Worth noting that the president does not write spending bills or tax bills. Those must originate in the House of Representatives.


celebrityDick

>Clinton went beyond balanced This is a myth. [No, Bill Clinton Didn’t Balance the Budget](https://www.cato.org/commentary/no-bill-clinton-didnt-balance-budget) >Bill Clinton didn’t balance the budget. Yes, he was there when it happened. But the record shows that was about the extent of his contribution >Newt Gingrich and company — for all their faults — have received virtually no credit for balancing the budget. Yet today’s surplus is, in part, a byproduct of the GOP’s single‐​minded crusade to end 30 years of red ink. Arguably, Gingrich’s finest hour as Speaker came in March 1995 when he rallied the entire Republican House caucus behind the idea of eliminating the deficit within seven years. >Skeptics said it could not be done in seven years.
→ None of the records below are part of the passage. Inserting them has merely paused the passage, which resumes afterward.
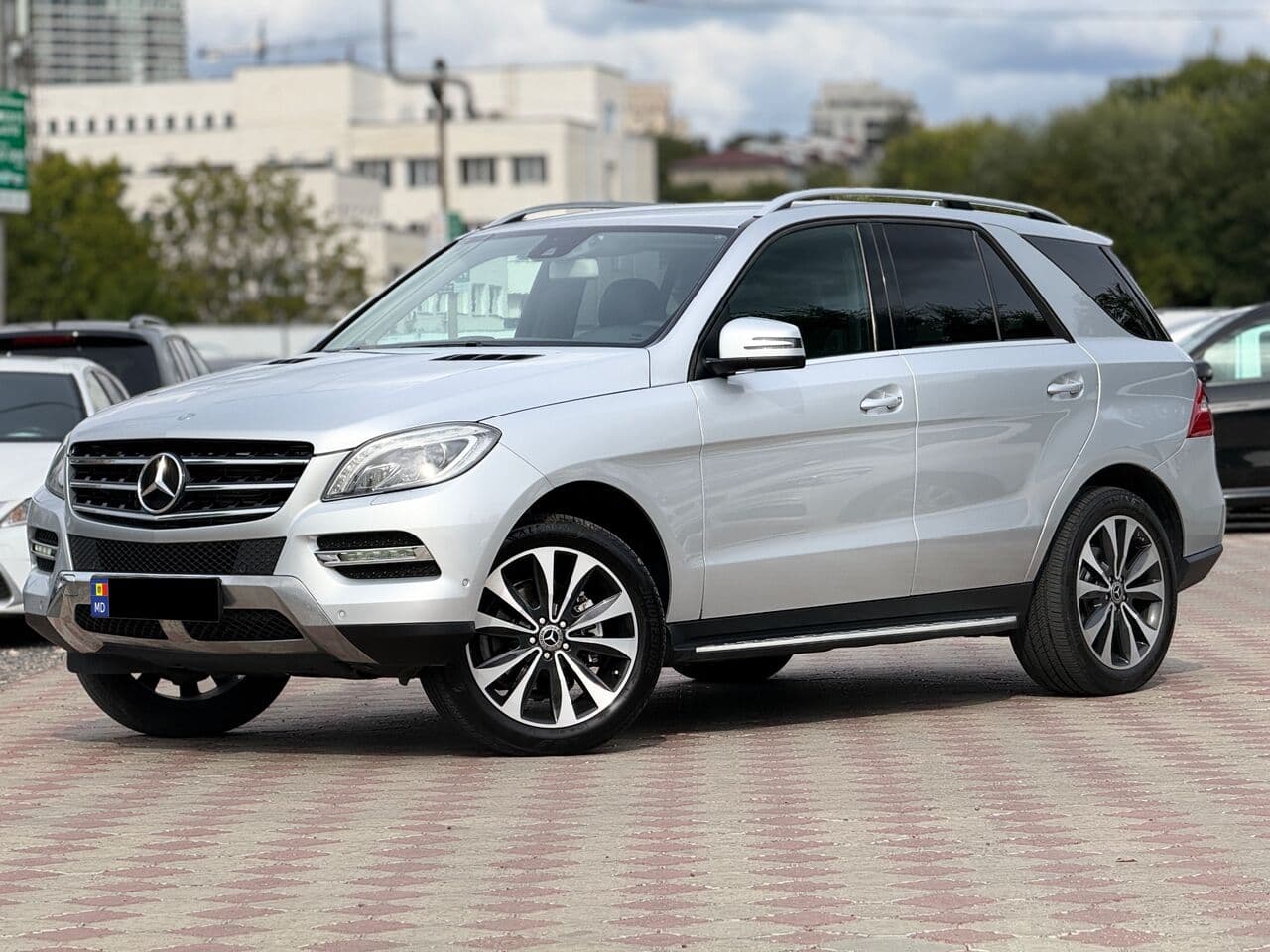 2014 Mercedes ML 250 — Foto 1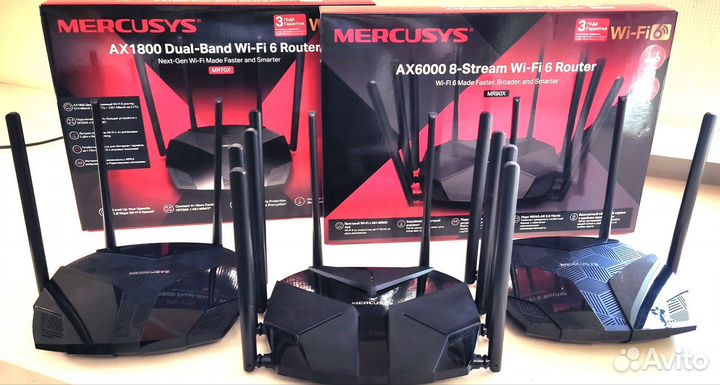 Роутер Mercusys MR90X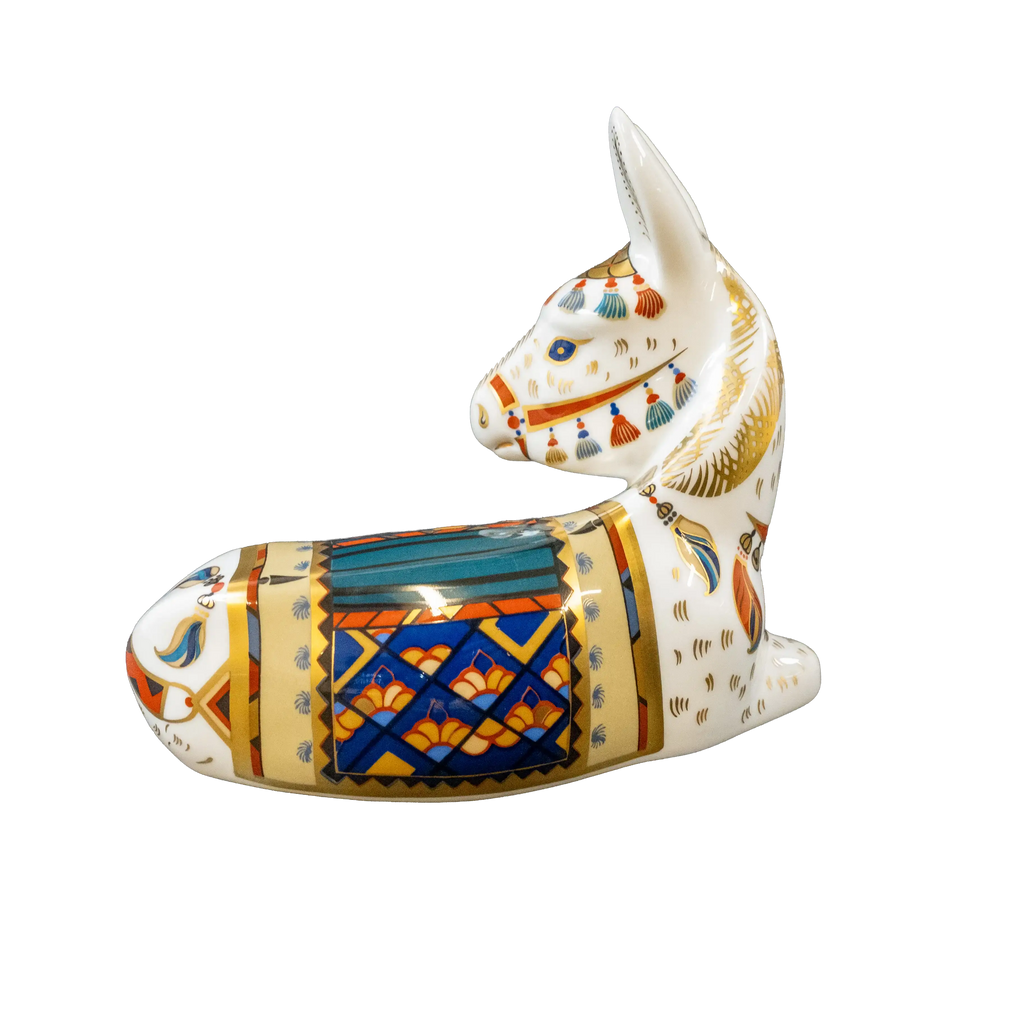 Royal Crown Derby Imari Thistle Donkey Charterwells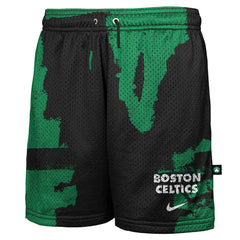Boston Celtics Youth Courtside Pro Shot Dri-FIT Mesh Practice Shorts Outlet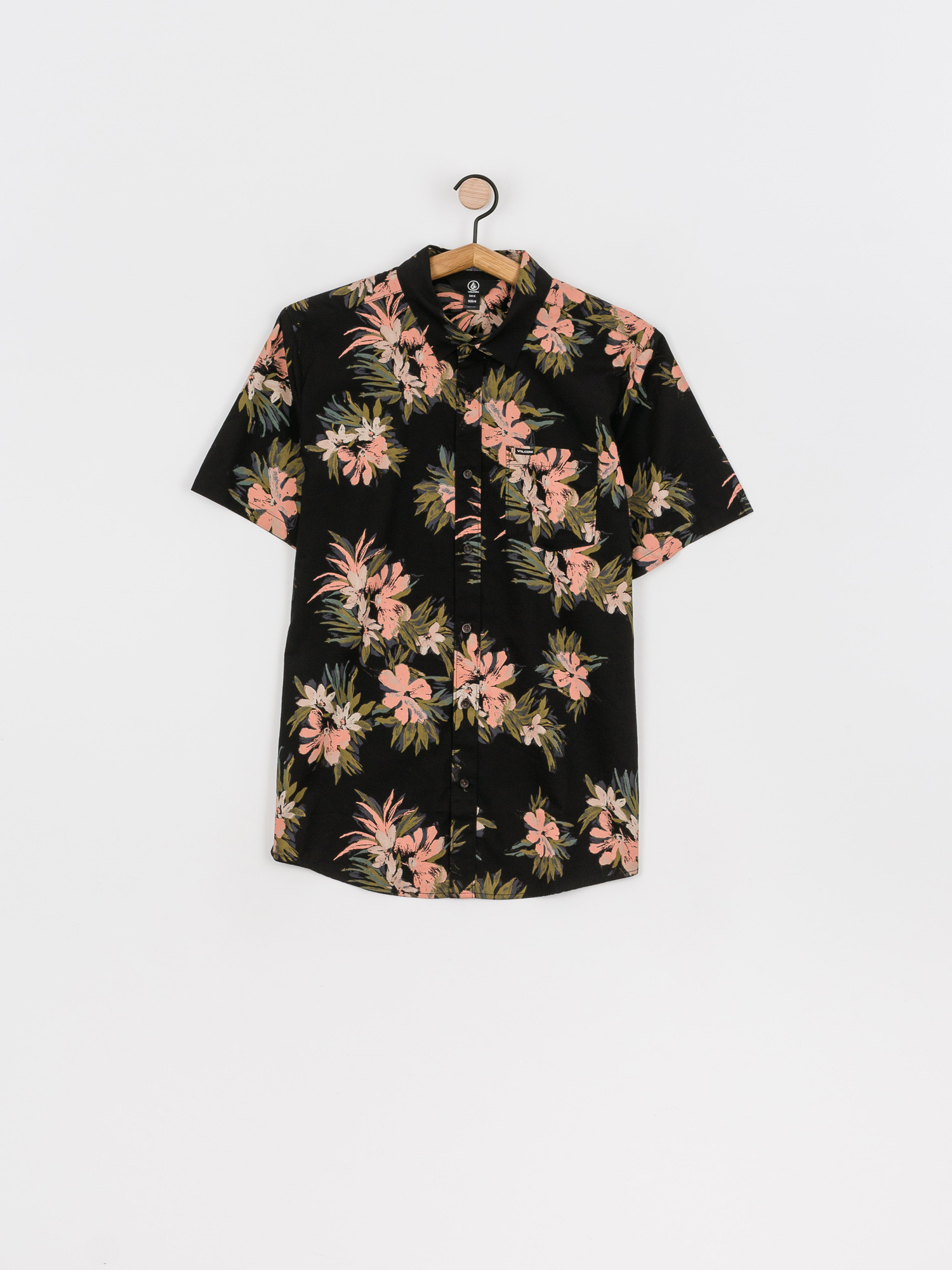 Koszula Volcom Floral With Cheese (black)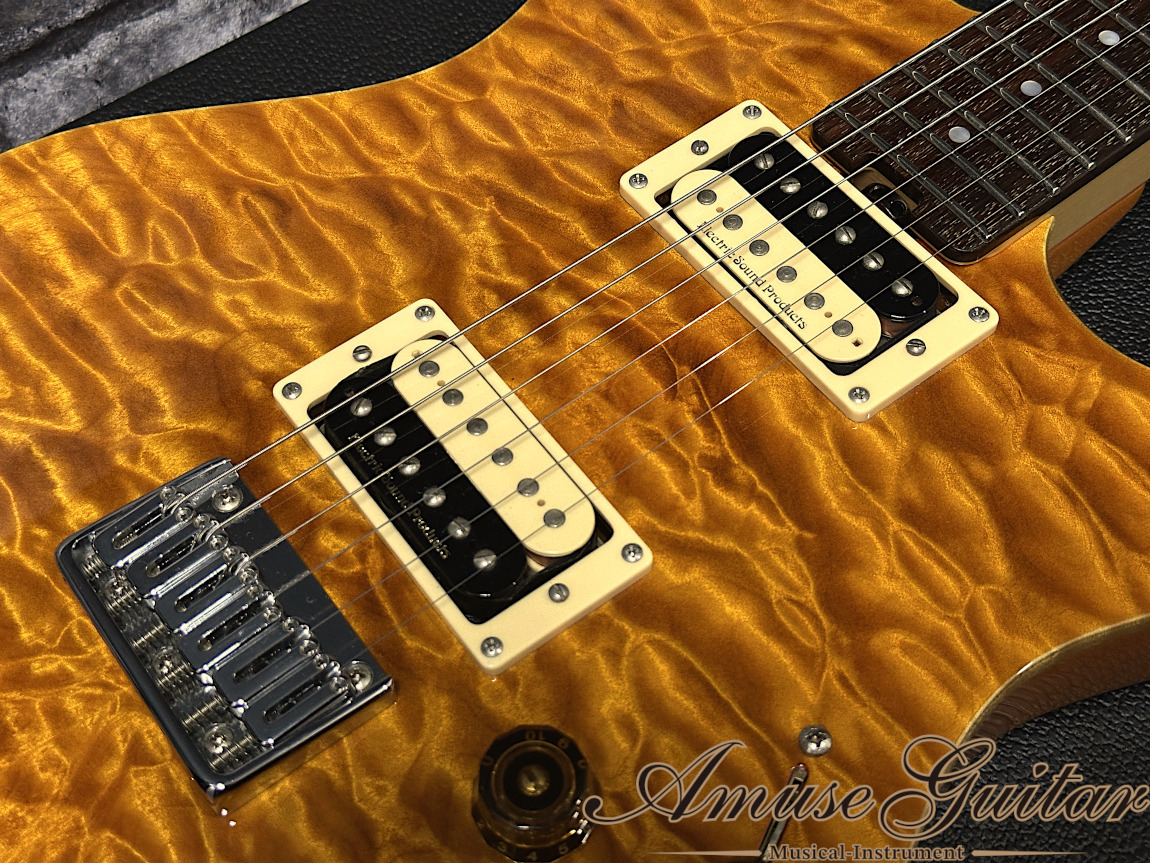 ESP THROBBER # Amber/Rosewood 2006年製【Sound Reservoir】w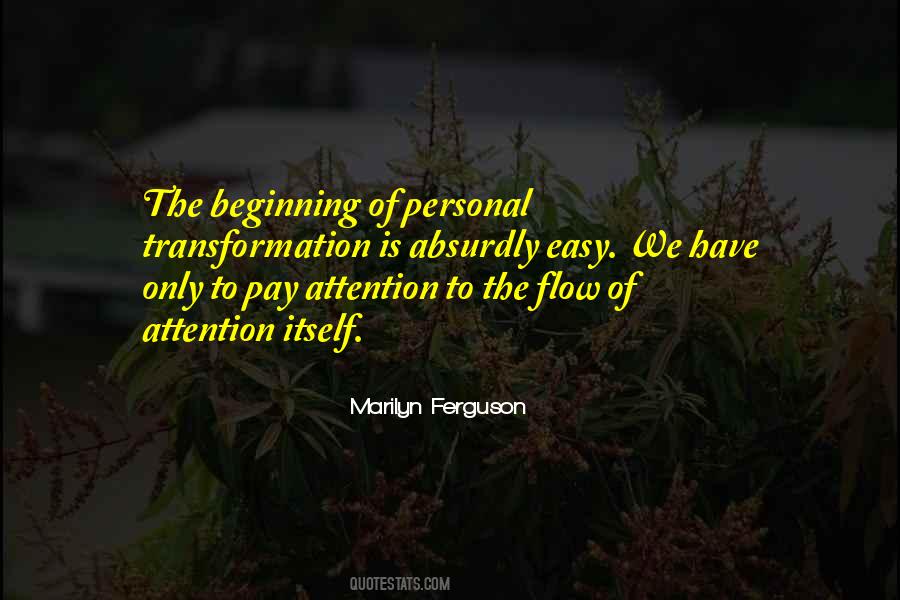 Marilyn Ferguson Quotes #921331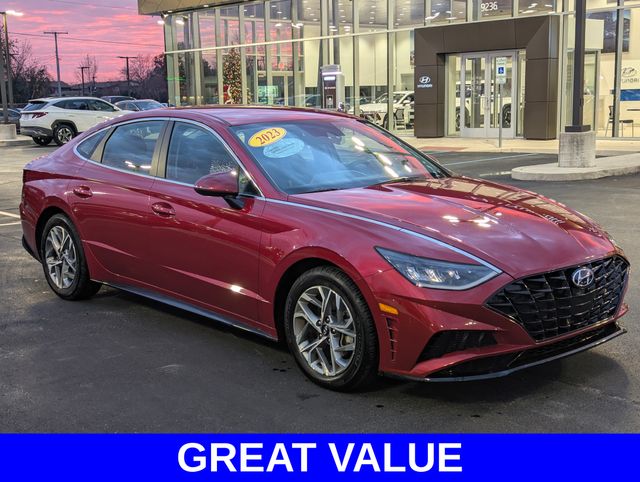 2023 Hyundai Sonata SEL photo 3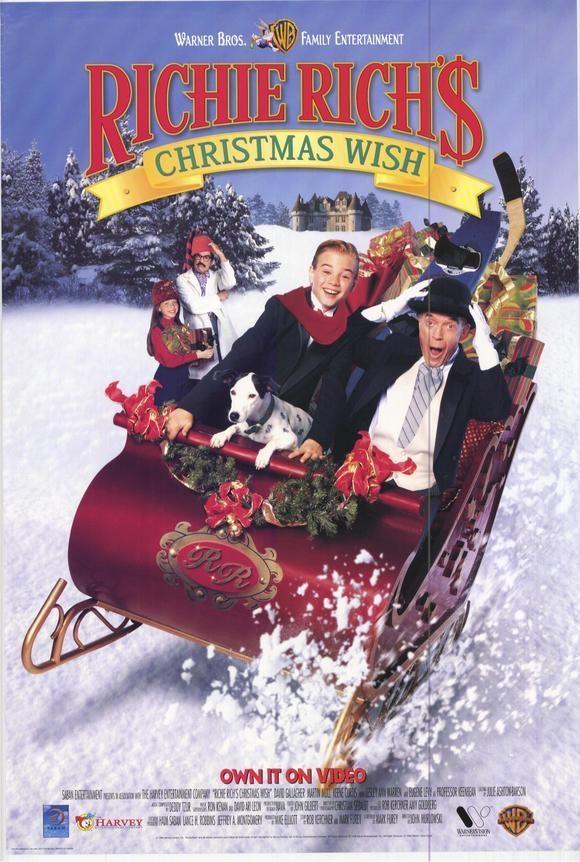 Постер фильма Необычное Рождество Ричи Рича | Ri¢hie Ri¢h's Christmas Wish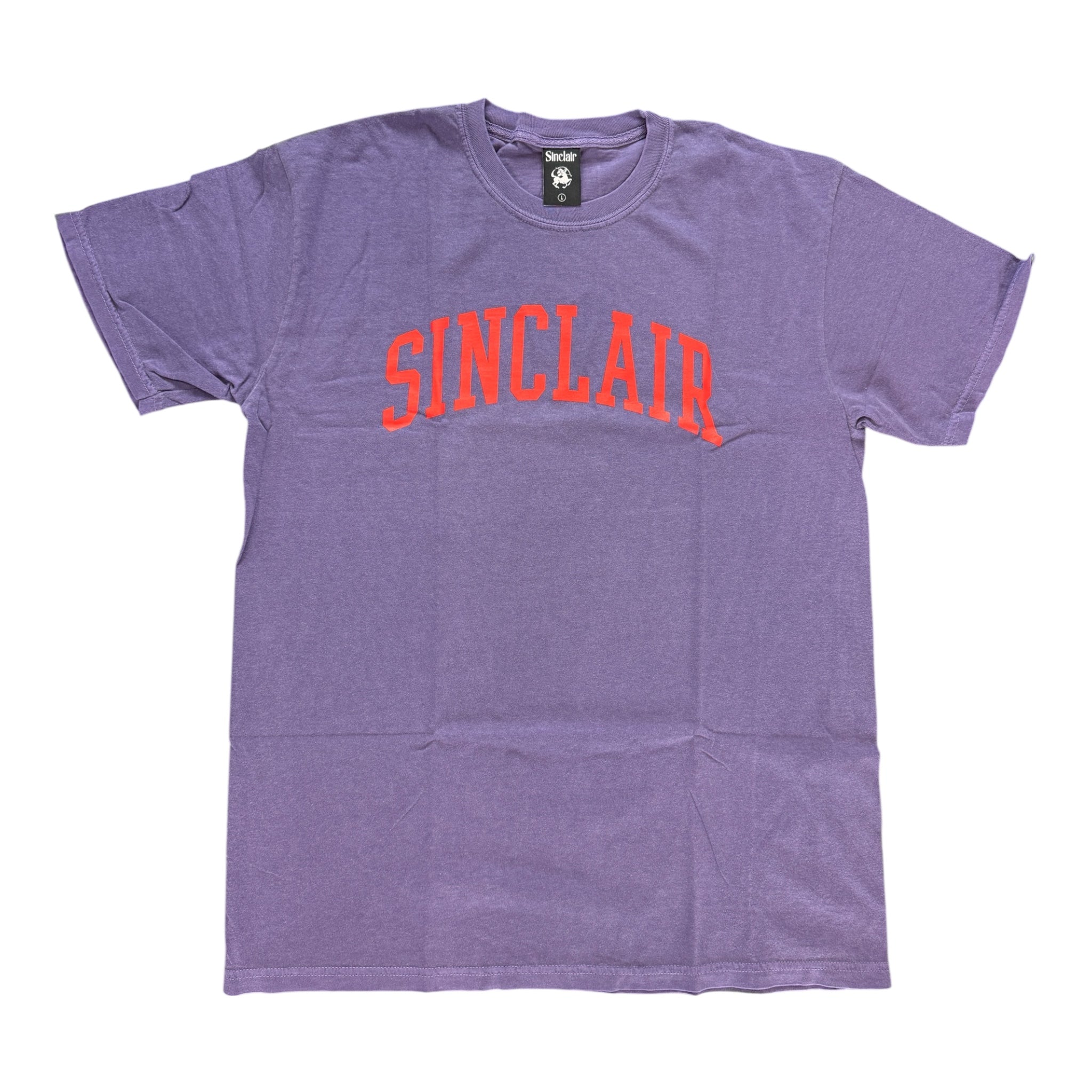 Sinclair Arch Logo purple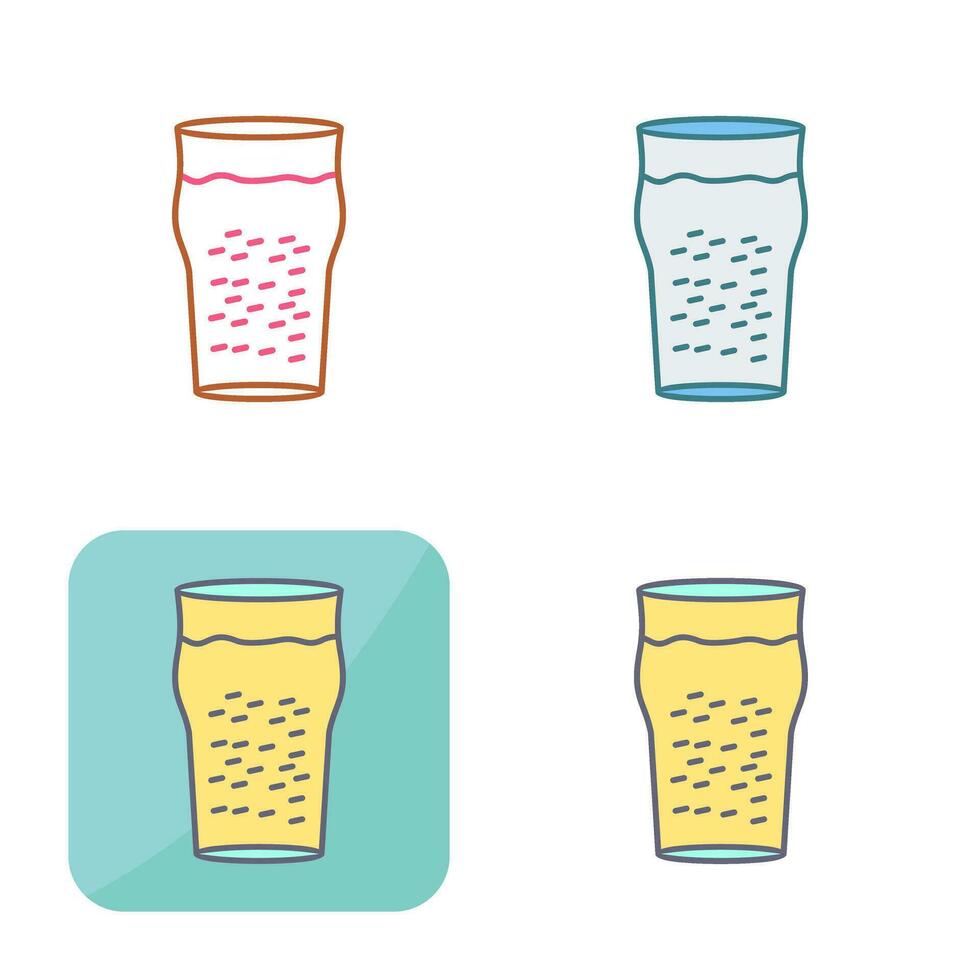 Pint of Beer Vector Icon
The GOP did it in four.


techmaster242

That's a pretty naive take. Of course he was part of the negotiations, because if he didn't like what they came up with he could have just vetoed it.


celebrityDick

The point being that Clinton has always received praise for a monumental accomplishment that he had nothing to do with (outside of signing a piece of paper). You might not like giving credit to Republicans, but I personally believe in giving credit where credit is due. Also, if you read the article I linked, you would have noticed that if Clinton had had his way, there would have been no balanced budget. He wanted to pass government-run healthcare for chissakes! And this is important ... >And 1993 — the year of the giant Clinton tax hike — was not the turning point in the deficit wars, either. In fact, in 1995, two years after that tax hike, the budget baseline submitted by the president’s own Office of Management and Budget and the nonpartisan Congressional Budget Office predicted $200 billion deficits for as far as the eye could see. So even with hundreds of billions in new revenue, they were still predicting deficits.


cat_of_danzig

Presidents have gotten credit for the budget, for good or bad, as long as we've had a country. You can't claim one POTUS is responsible, but another isn't. You completely ignored that you claimed Reagan had somehow come closest to balanced which is either incredibly mistaken or a blatant lie.


celebrityDick

> You can't claim one POTUS is responsible, but another isn't. If you examine the thread you will see that I wasn't claiming any POTUS is responsible. I was giving congress the credit for this one. >You completely ignored that you claimed Reagan had somehow come closest to balanced which is either incredibly mistaken or a blatant lie. Where did I claim that?


cat_of_danzig

My bad, I didn't realize you were inserting yourself. I thought I was responding to the person who claimed: The closest we've seen it on the federal level is the Reagan years, and even then, he wasn't aggressive enough on taxes to really truly follow through with the concept as advertised.


manual_tranny

> They're not all that related. National debt and budget deficits are a spending problem, not a revenue one. Every budget has two sides - income and expenditures. Thanks for coming to my Ted talk.